With conventional fluorescence, the signal from mutated DNA might be only a few tenths of a percent higher than the background noise. But with a liquid laser approach developed by Xudong Fan, associate professor in Biomedical Engineering at the University of Michigan (Ann Arbor, MI), it's hundreds of times brighter. The work could advance understanding of the genetic basis of diseases, and also has applications in personalized medicine.1
|Using a liquid laser, University of Michigan professor Xudong Fan has developed a highly sensitive technique for identifying mutated DNA that differs from healthy DNA by a single base. The fine, white horizontal line (center) is the capillary cavity that enables the laser to amplify the intrinsic difference in the light signals from healthy and mutated DNA. (Image courtesy of Nicole Casal Moore)|
The standard approach uses fluorescent dye and other biomolecules to bind to mutated DNA. However, the molecules bind to healthy DNA as well, giving off a background glow that is only slightly dimmer. Failure to discern the difference could yield misdiagnosis.

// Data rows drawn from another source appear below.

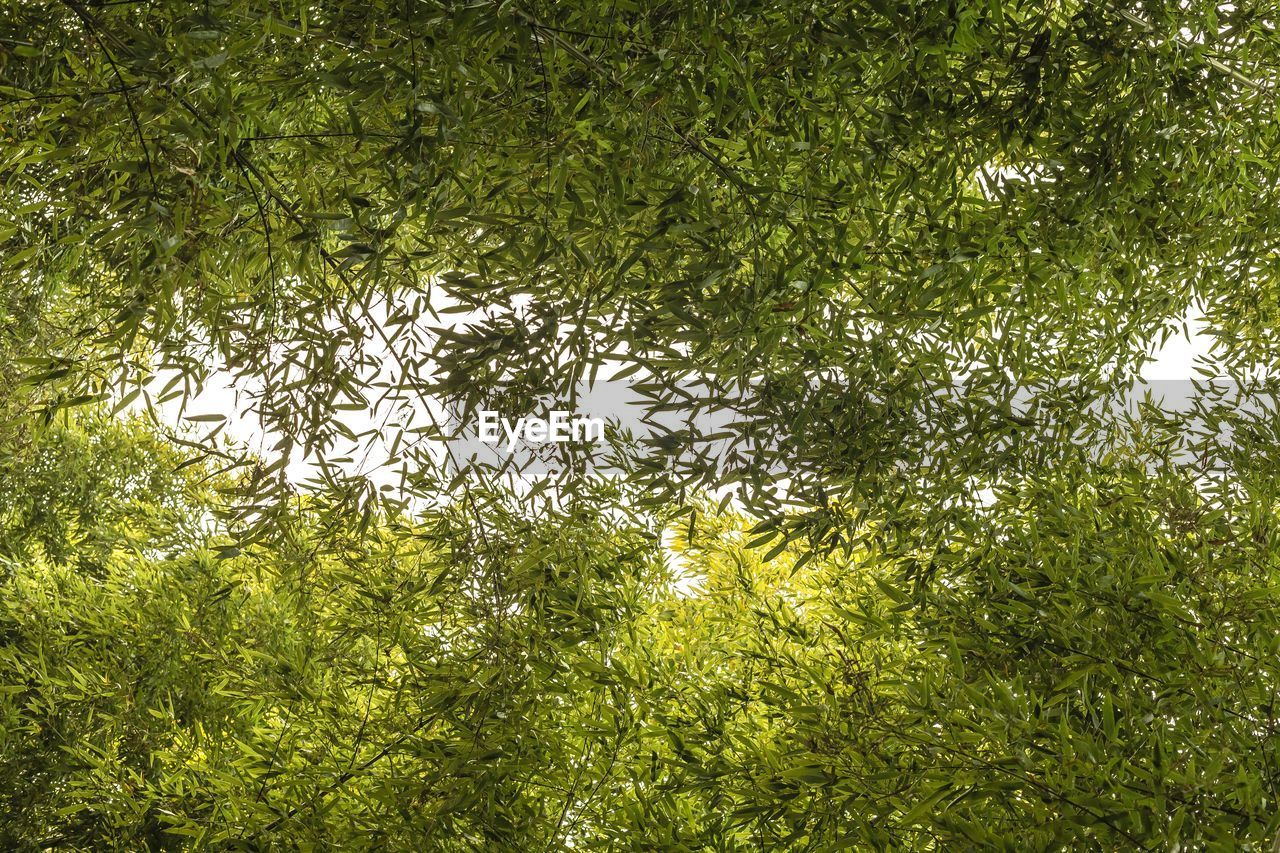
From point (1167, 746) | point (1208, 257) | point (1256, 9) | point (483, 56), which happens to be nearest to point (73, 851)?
point (483, 56)

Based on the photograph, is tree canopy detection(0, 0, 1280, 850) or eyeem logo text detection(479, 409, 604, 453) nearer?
tree canopy detection(0, 0, 1280, 850)

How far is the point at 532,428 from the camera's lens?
8.07 feet

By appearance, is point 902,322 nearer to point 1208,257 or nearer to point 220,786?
point 1208,257

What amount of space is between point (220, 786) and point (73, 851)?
1.41 meters

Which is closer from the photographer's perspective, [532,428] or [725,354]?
[725,354]

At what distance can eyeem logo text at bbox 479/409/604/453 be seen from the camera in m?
2.39

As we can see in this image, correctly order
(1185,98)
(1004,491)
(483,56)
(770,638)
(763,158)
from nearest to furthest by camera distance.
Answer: (483,56) → (763,158) → (1185,98) → (1004,491) → (770,638)

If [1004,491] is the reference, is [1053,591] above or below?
below

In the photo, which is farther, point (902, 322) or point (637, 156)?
point (902, 322)

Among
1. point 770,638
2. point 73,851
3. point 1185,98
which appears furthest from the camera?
point 73,851

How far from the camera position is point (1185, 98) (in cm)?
232

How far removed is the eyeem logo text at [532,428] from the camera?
239cm

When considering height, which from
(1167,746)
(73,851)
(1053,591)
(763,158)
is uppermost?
(763,158)

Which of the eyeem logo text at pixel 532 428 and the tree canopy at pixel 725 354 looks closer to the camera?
the tree canopy at pixel 725 354
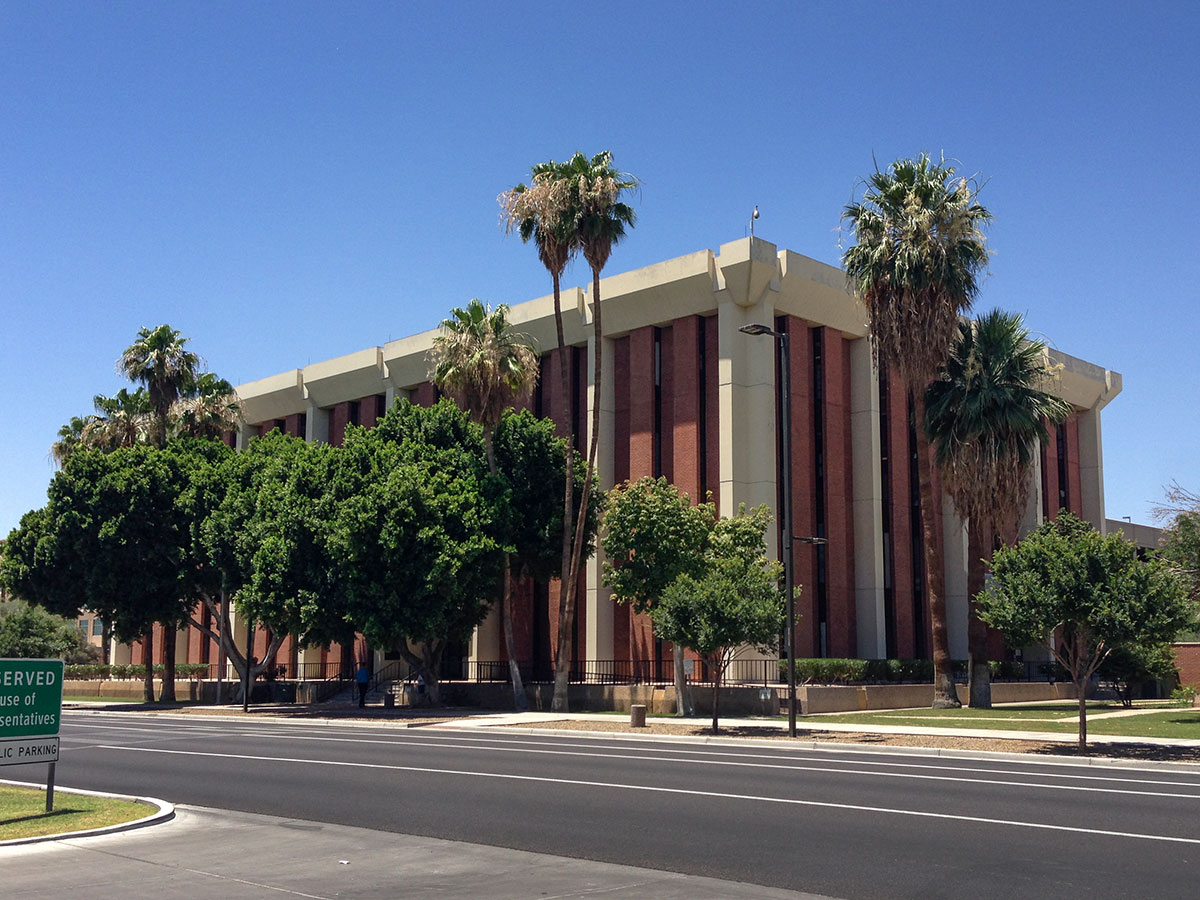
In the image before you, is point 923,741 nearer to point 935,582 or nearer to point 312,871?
point 935,582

Fan has spent the past five years developing liquid lasers, which amplify light by passing it through a dye in a glass capillary called a ring resonator cavity. Last year, his research group found that they could use DNA to modulate a liquid laser, or turn it on and off. Looking at the laser output enabled him and his team to see what's causing the different outputs, thereby enabling them to detect differences in the DNA. Currently, the university is pursuing patent protection for the intellectual property, and is seeking commercialization partners to help bring the technology to market.
1. Y. Sun and X. Fan, Ang. Chem. Int. Ed., 51, 5, 1236–1239 (2012).